The questions I suggest you ask to see if your doctor’s up on the latest and greatest is: Does estrogen cause breast cancer?
And if they say so, then ask them where did they get that information? Because the Women’s Health Initiative, conjugated equine estrogen, alone, decreases breast cancer, decreases death from breast cancer, and if they cite the WHI, then they don’t know what they’re citing.
The second question to test if your doctor knows menopause is: How long can I stay on this medication?
And if they say the lowest amount of estrogen for the shortest amount of time to take care of your symptoms—WRONG.
If you ask most Menopause Society certified practitioners, they will tell you, you will find this patch on my dead body, and the biological point of view is that when you take away estrogen, your bone density goes down, your arteries go bad, fat goes directly to your waist. But more importantly, as an obesity specialist, which I also am, it goes to your heart, it goes into your liver, I call that foie gras of a human being.

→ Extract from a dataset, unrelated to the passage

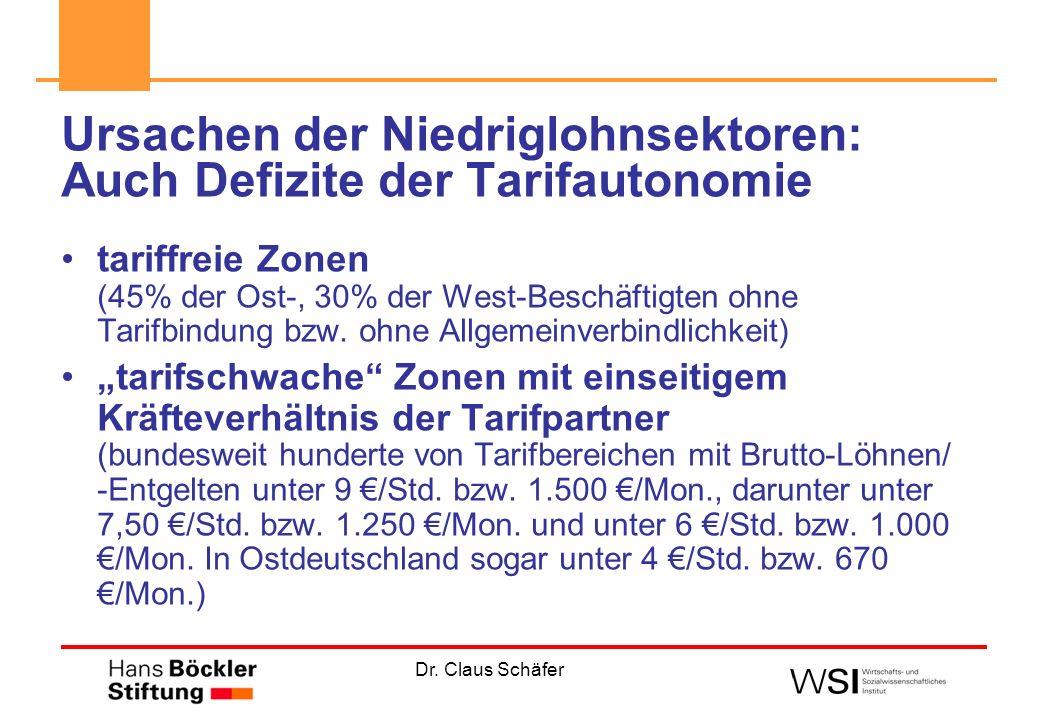 Dr. Claus Schäfer Ursachen der Niedriglohnsektoren: Auch Defizite der Tarifautonomie tariffreie Zonen (45% der Ost-, 30% der West-Beschäftigten ohne T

And if that’s what happens when you take away estrogen, you better put it back, and if we give it to you for 10 years, and then we take it away at 10 years, what’s going to happen when we take it away? All that badness that we postponed is now going to hit you at 10 years, unless, all of a sudden, you manifest estrogen.
So, unless we automatically somehow get attacked by an estrogen virus that forces us to produce estrogen, I think you need estrogen until your last breath if you want to live as healthy and as long as possible.
1:00:30 Roxy Szal:
Y’all, I could talk to you for hours, and I know there’s such a such a need for information on this. This was amazing, and again, we could have probably talked for another four hours, but thank you to everyone who attended and thank you to our panelists.